Pig - Lost documents while storing with EsStorage


I am using the EsStorage class to store millions of documents from a 40 nodes hadoop cluster to a 3 nodes elastic cluster. It is very convenient, but I found out that I am loosing many documents during this process.

By default, 70 reducers are instantiated and about 5% of the documents are lost.
I reduced manually the number of reducers to 12, and I'm now loosing less than 1% of docs, but I need to reach 0% :slight_smile:

I tried to change tthe es.batch.size.bytes and es.batch.size.entries parameters and although this changes the number of lost documents, I'm still far from 0%.

It seems that Pig connector do not verify if the batch of doc was successfully indexed. If a batch failed, it seems not to be retried. Is there any setting parameter to set that I'm missing ?

Thanks for your help :slight_smile:


Actually it does. For every batch written, ES-Hadoop will parse the response and, in case documents are rejected, will retry them (just the rejected documents) - this is configurable but out of the box, up to 3 times with 10s wait in between. If that fails, the job fails as well.

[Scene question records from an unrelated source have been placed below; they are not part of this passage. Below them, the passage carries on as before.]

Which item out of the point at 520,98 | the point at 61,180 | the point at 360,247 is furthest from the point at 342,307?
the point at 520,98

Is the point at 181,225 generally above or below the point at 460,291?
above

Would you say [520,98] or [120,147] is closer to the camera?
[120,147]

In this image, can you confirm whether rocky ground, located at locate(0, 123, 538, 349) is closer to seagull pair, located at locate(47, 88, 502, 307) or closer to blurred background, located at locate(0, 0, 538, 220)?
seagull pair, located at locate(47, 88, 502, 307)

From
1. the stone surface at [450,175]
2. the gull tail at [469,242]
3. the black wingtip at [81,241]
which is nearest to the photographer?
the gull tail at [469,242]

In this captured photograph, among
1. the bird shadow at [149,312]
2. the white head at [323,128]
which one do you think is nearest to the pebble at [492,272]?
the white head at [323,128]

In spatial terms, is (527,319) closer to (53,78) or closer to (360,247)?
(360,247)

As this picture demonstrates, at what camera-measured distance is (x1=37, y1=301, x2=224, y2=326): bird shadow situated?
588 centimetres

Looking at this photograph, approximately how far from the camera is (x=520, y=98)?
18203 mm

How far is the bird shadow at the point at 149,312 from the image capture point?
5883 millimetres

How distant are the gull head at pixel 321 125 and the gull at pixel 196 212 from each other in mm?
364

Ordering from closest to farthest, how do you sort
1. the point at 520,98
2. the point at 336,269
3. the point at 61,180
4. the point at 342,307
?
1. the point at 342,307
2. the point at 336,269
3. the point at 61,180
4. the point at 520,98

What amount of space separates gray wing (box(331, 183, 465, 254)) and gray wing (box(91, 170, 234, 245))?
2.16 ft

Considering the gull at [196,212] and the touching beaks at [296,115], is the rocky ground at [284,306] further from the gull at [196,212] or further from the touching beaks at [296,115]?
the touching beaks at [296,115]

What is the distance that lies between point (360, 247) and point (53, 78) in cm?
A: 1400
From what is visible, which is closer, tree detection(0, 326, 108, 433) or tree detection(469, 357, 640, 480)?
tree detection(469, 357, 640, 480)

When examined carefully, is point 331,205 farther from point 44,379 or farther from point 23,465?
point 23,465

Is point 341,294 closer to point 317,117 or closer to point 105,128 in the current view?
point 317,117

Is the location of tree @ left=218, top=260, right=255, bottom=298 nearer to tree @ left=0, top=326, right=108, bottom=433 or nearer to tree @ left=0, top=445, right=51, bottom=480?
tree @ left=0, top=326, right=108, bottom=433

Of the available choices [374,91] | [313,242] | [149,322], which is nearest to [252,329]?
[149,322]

Does the job fail in your case or not? ES-Hadoop exposes metrics so you can see at the end of the job, the stats for it. In addition through Marvel you can double check these in real-time.

What version of ES and ES-Hadoop are you using?

Thanks for your reply.

No the job does not fail. I didn't know about the metrics, that's interesting. I found them and I can see they are actually some Bulk retries. And the number of Documents Accepted is corresponding to 100% of the documents that I want to index.

I did a new indexation and some new queries. I found a reason that is explaining most of the losses : I have some documents that have the same key. In that case, only one document is kept in ES. Good !

I'd like to do another test with more reducers but not more time unfortunately. It's good enough for now :slight_smile:

For info :
ES version : 1.7.3
ES-Hadoop version : 2.2.0-beta1 (we recently upgraded it because we'll soon upgrade ES to 2.0)

Thanks !

Glad to hear it's sorted out.